1-Introduction
/Why a blog?
Bridge Fusion Systems has existed, survived and thrived for over 11 years without a blog. Heck, we’ve gone that long without anything that could be called even an outline of a cloud of a sales and marketing strategy. No strategy or even any regularity or discipline, for that matter is the way we had been finding business.
Bridge Fusion Systems was founded with the idea that “landscape view” is what you need to build high quality systems that interact with the physical world. That big picture isn’t enough; you also need to be able to control the details along the way. When you’re building a system that “just turns a motor, reads a sensor and has some buttons an a display” there’s a myriad of ways to whip up some pieces to do that. Each of those ways have different cost, development time and project risk tradeoffs. Paying attention to how to put a system together to meet the customer’s needs and then being able to do that needs attention that covers the area from mechanical to software and user interface.
In short, for the last 11 years we’ve been down in the weeds, trying to do the right things for our customers to get their right product built, their right problems fixed for the right cost on the right schedule.
So, why the blog?
My plan for this blog is that we pull the curtain back a little on the kinds of things that we do here. One of the primary uses I see for it is in demonstrating how we take things apart to figure out what’s inside.
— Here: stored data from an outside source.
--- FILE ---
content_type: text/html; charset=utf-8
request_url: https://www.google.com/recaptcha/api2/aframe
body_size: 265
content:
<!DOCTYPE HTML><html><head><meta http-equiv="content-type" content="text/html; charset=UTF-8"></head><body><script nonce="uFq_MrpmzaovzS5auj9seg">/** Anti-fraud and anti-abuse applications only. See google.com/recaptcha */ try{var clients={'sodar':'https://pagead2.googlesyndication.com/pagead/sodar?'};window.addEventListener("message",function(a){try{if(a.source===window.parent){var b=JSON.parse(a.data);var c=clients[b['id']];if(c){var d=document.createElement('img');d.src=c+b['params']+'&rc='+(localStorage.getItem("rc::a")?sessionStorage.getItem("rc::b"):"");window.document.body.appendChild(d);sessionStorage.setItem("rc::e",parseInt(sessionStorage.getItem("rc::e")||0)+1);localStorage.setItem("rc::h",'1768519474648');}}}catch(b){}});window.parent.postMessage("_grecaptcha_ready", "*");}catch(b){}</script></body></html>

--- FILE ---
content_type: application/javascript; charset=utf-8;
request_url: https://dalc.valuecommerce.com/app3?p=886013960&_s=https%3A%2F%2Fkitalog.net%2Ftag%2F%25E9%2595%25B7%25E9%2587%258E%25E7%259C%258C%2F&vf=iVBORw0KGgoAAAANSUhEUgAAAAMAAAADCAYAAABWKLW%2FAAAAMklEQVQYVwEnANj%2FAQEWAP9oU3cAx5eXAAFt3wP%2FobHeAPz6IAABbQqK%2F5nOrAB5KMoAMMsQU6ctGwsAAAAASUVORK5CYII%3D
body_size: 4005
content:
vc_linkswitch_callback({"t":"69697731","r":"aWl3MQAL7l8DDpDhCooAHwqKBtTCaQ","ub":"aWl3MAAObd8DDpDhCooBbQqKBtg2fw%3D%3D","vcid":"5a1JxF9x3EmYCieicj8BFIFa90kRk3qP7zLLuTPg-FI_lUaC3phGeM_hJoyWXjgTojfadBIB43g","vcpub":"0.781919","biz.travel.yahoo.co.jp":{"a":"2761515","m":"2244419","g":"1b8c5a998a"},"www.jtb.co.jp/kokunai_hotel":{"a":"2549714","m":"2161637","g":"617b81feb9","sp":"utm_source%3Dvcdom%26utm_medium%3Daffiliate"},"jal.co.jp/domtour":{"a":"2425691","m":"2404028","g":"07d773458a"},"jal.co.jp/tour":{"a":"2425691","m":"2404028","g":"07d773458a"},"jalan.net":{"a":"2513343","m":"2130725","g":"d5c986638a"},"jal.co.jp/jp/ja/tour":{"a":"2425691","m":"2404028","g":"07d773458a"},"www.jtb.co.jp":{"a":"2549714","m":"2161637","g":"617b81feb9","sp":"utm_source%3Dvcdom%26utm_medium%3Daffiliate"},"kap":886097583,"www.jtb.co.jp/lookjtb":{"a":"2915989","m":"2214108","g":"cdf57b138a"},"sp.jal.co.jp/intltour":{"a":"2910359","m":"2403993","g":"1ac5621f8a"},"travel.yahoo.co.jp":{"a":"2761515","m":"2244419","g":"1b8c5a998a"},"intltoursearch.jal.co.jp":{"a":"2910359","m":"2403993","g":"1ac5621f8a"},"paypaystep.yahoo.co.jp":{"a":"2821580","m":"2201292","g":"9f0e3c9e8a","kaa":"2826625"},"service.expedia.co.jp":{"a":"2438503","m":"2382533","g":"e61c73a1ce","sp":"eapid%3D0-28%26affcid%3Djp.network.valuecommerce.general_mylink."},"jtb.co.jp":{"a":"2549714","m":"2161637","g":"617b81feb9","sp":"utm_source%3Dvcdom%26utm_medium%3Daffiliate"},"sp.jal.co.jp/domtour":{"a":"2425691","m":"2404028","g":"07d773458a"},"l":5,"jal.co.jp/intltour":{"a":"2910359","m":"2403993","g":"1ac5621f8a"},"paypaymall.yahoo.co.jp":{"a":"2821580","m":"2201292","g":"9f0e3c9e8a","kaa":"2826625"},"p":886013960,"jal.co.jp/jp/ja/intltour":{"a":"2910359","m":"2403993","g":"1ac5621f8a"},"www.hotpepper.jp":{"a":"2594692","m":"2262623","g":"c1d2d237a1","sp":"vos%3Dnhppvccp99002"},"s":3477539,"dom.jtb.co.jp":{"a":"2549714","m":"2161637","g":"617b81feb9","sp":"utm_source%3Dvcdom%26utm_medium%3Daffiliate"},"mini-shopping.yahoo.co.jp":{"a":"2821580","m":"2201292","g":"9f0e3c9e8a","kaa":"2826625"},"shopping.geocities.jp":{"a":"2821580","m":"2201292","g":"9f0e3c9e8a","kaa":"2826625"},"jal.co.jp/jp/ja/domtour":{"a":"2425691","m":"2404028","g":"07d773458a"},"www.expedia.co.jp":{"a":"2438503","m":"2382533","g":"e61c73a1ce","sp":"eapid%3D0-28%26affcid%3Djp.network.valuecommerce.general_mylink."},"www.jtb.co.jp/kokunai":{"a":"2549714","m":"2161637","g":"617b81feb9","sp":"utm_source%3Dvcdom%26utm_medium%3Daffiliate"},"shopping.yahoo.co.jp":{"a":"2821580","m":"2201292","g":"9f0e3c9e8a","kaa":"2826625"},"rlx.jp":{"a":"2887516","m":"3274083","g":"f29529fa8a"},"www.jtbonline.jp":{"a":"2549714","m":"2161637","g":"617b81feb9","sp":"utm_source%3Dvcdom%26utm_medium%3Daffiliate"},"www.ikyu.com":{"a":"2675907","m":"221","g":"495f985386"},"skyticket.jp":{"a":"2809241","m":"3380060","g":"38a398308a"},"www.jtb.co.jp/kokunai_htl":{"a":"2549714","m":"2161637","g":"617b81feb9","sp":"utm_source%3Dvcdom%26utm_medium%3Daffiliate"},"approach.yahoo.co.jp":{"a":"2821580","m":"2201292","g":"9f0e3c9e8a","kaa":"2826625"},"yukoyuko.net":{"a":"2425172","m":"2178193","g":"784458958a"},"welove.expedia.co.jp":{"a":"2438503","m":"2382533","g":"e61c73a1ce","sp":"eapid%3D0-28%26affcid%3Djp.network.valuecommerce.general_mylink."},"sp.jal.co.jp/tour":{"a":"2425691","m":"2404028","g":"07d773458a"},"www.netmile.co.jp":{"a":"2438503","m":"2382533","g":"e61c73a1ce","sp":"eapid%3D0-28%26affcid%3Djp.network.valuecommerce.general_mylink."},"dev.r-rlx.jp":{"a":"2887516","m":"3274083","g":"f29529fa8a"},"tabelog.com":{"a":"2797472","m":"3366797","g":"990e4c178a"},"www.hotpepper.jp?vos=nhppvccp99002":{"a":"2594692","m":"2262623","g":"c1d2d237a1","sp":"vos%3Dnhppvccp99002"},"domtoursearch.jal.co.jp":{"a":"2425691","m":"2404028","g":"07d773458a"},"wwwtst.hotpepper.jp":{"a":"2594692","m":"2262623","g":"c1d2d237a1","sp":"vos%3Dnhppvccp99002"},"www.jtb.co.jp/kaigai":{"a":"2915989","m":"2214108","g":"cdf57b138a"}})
And by “what’s inside” I mean hardware, electronics, software, data structures and communication protocols. The things that we can take apart in public will likely not be any of our client’s products, at least to any level of useful detail, unless they ask us to take them apart for you like that.
We can disassemble a myriad of other things that land in our laps. I mentor a First Tech Challenge robotics team. There are a bunch of controls topics that I’ve tried to teach them. I’m planning on having one of my interns who is a team alumnus explain some cool things we did this year.
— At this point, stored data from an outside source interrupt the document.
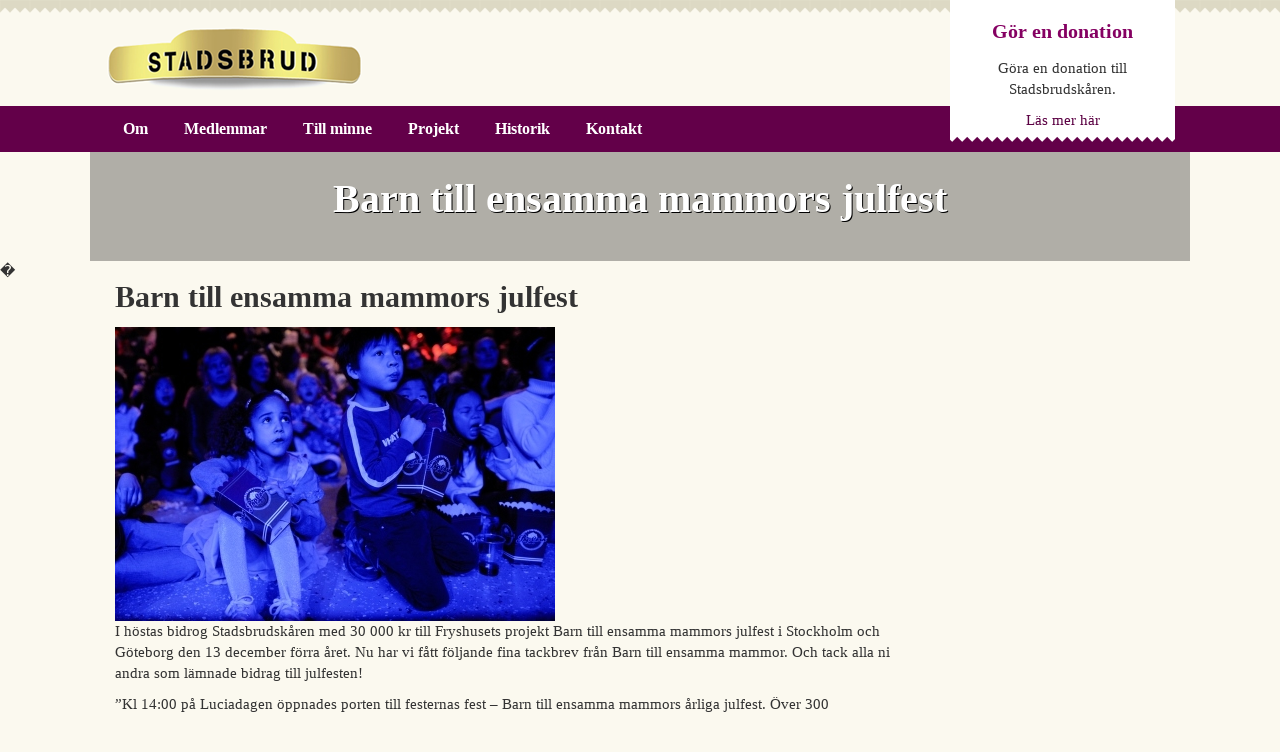

--- FILE ---
content_type: text/css
request_url: https://stadsbrudskaren.se/wp-content/themes/stadsbrudsk%C3%A5ren/style.css
body_size: 1229
content:
body {
    font-family: 'georgia';
	font-size:15px;
	background:rgba(251,249,239,1);
}
h1,h2,h3,h4,h5 {
	margin:0;
	padding:0;
    	font-family: 'georgia';
	margin-bottom:15px;
}
h1,h2,h3 {
	font-weight:bold;
}
h1 {
	font-size:40px;
}
h2 {
	line-height:30px;
	font-size:30px;
}
h3 {
	margin-bottom:20px;
	font-size:26px;
	line-height:33px;
	color:#850062;
}
h4 {
	font-size: 18px;
	line-height: 23px;
	margin-bottom:4px;
}
h5 {
	font-size:21px;
	line-height:28px;
	margin-bottom:4px;
}
h6 {
	font-size:17px;
	line-height:23px;
	margin-bottom:4px;
}
a {
	transition: all 0.3s;
	-moz-transition: all 0.3s;
	-webkit-transition: all 0.3s;
	-o-transition: all 0.3s;
	color:#5b0143;
}
address {
	font-size:12px !important;
}
img {
	max-width:100%;
	height:auto;
}
.navbar-brand {
	display:none;
}
/*---------HEADER---------*/

.header {
	background: url(img/top-bg.png) repeat-x;
}
	.donation-holder {
		height:80px;	
	}
	.logo {
		margin:25px 0 15px 0;
	}
	.donation {
		background: url(img/donation-bg.png);
		height:190px;
		width:225px;
		text-align:center;
		position:relative;
		z-index:10000;
		color:#333;
	}
	.donation h3 {
		padding-top:15px;
		margin-bottom:10px;	
		font-size:20px;
	}
	
.nav > li > a {
	position: relative;
	display: block;
	padding:13px 18px;
	font-size:16px;
	color:#fff !important;
	text-transform:none !important;
	font-weight:bold;
}
.navbar-inverse .navbar-nav > li.current-menu-item > a,.navbar-inverse .navbar-nav > li:hover > a {
	color: #101010 !important;
background:rgba(251,249,239,1);}
.banner {
	background: url(img/slide1.jpg) center center no-repeat #000;
	background-attachment: fixed;
	background-size: cover;
	background-repeat: no-repeat no-repeat;
	position:relative;
	z-index:10;
	padding:160px 0;
}
	.caption {
		color:#fff;
		padding:25px;
		font-size:21px;
		line-height:29px;
		text-align:center;
		background-color: rgba(1,1,1,0.3);
	}
	.caption h1,.caption p {
		text-shadow:1px 1px #000;	
	}
.main {
	background:#f6f4eb;
	height:auto;
}
.content {
	background:#fff;
	-webkit-box-shadow: 0 0 50px -2px rgba(0, 0, 0, 0.3);
	-moz-box-shadow: 0 0 50px -2px rgba(0, 0, 0, 0.3);
	box-shadow: 0 0 50px -2px rgba(0, 0, 0, 0.3);
	padding:20px;
}
.sidebar {
	position:relative;
	z-index:1000;
}
	.sidebar-inner {
		border-radius:5px;
		background:#fff;
		padding:15px;	
		border:1px solid #ddd;
		margin-bottom:20px;
	}
	ul.archive {
		list-style:none;
		padding:0;
		margin:0;	
	}
.left {
	width:73%;
	border-right:1px solid #ddd;
	padding-right:25px;
}
.right {
	float:right;
}
.blog-post {
	border-bottom:1px solid #ddd;
	width:100%;
	padding:25px 0;
}
.post {
	border-bottom:1px solid #ccc;
	margin-bottom:20px;
}
.post h4 {
	height:50px;
	overflow:hidden;
	margin:0;
}
.post p {
	height:44px;
	overflow:hidden;
}
.post a {
	display:block;
	margin-bottom:20px;
}
.post-img {
	padding:7px;
	border:1px solid #ddd;
}
.post-content {
	padding:0 25px;
}
.title {
	padding:25px 0;
}
.title h3 {
	margin:0;	
}
.fb-like-box, .fb-like-box span, .fb-like-box.fb_iframe_widget span iframe {
	width: 100% !important;
}
.number {
	margin:55px 0 0 20px;
}
	.wpcf7-form-control-wrap input[type=text],.wpcf7-form-control-wrap input[type=email], .wpcf7-form-control-wrap textarea,.gform_wrapper .top_label input.large, .gform_wrapper .top_label select.large, .gform_wrapper .top_label textarea.textarea {
		margin-bottom:5px;
		vertical-align: middle;
		display: inline-block;
		border: 2px solid #ddd;
		-webkit-box-shadow: inset 0 0 4px 3px rgba(0,0,0,0.05);
		-moz-box-shadow: inset 0 0 4px 3px rgba(0,0,0,0.05);
		box-shadow: inset 0 0 4px 3px rgba(0,0,0,0.05);
		padding: 10px;
		color: #666;
		font-size: 15px;
		font-weight: inherit;
		line-height: 20px;
		width:100%;
		background: #fff;
		-webkit-appearance: none;
		-webkit-border-radius: 4px;
		-moz-border-radius: 4px;
		-ms-border-radius: 4px;
		-o-border-radius: 4px;
		border-radius: 4px;
		-webkit-transition: border .2s linear;
		-moz-transition: border .2s linear;
		-ms-transition: border .2s linear;
		-o-transition: border .2s linear;
		transition: border .2s linear;
	}
	.input p {
		padding:0;
		margin:0;
	}
.footer {
	margin-top:40px;
	padding-top:30px;
	padding-bottom:50px;
	border-top:1px solid #ddd;
	text-align:center;
}

@media (max-width:991px) {
	body {
   		font-family: 'georgia';
		font-size:19px;
		line-height:30px;
		background:rgba(251,249,239,1);
	}
	.left,.right {
		width:100%;
		float:none;
		border:none;
		text-align:center;
	}
	.post h4 {
		font-size:26px;	
		line-height:33px;
		height:auto;
		overflow:visible;
	}
	.post p {
		overflow:visible;
		height:auto;
	}
	.right ul {
		list-style:none;
	}
	.logo,.header-inner .pull-left {
		float:none;
		width:100%;
		text-align:center;
	}
	.donation-holder {
		height:auto;
	}
		.header-inner .pull-right {
			float:none;
			width:100%;
		}
		.donation-holder p {
			font-size:15px;
			line-height:20px;
		}
		.donation {
			height:150px;
			margin:0 auto;
		}
}
@media (max-width:767px) {
	.navbar-brand {
		display:block;
	}
	.navbar-inverse .navbar-toggle {
		border-color: #fff;
	}
	.navbar-inverse .navbar-brand {
		color: #fff;
	}
	.post-img {
		width:100%;
		margin-bottom:15px;
	}
h1 {
font-size: 22px;
}

}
The 11 year sales & marketing drought and this re-irrigation of it reflects another aspect of Bridge Fusion Systems. I’ve been accused of saying that our goal here in our work is “…to be iteratively less stupid”. I’ll avoid using some cliché like “continuous improvement” because the truth is that it’s hard emotionally, time-allocation-aly, to reflect on what you’ve done and what you should do differently and then figure out what you can change without breaking the working parts. We try to do that kind of self reflection at the design and project level. We’re starting to do that at the business level.